_Work item_
Output exactly the lines from the one with "order: Artiodactyla" to the close of the records below, first and last included.
____ Material shown
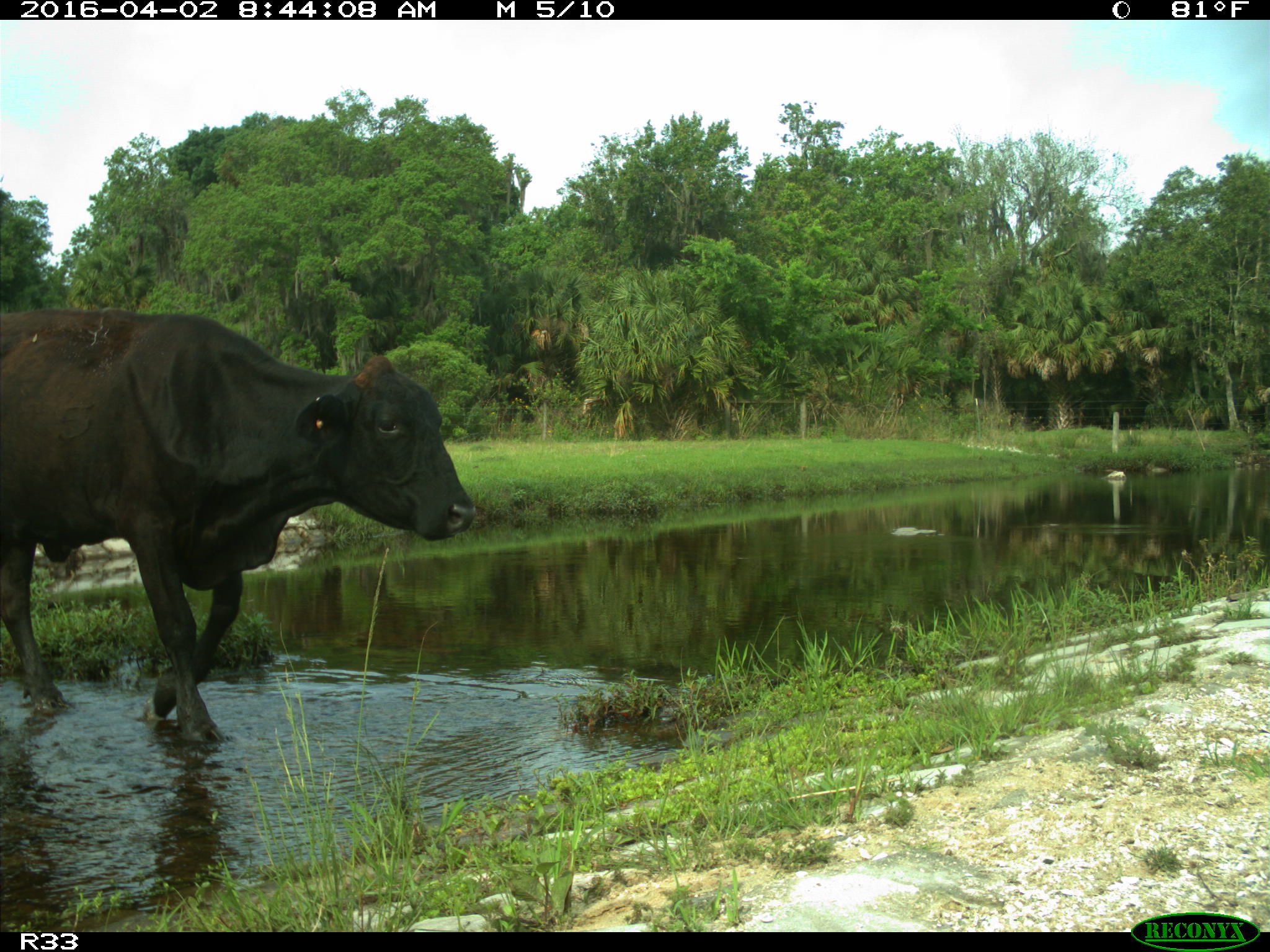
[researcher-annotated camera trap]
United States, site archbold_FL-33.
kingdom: Animalia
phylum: Chordata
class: Mammalia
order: Artiodactyla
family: Bovidae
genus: Bos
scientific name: Bos taurus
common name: domestic cow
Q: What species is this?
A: Bos taurus (domestic cow).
________
_Task solution_
order: Artiodactyla
family: Bovidae
genus: Bos
scientific name: Bos taurus
common name: domestic cow
Q: What species is this?
A: Bos taurus (domestic cow).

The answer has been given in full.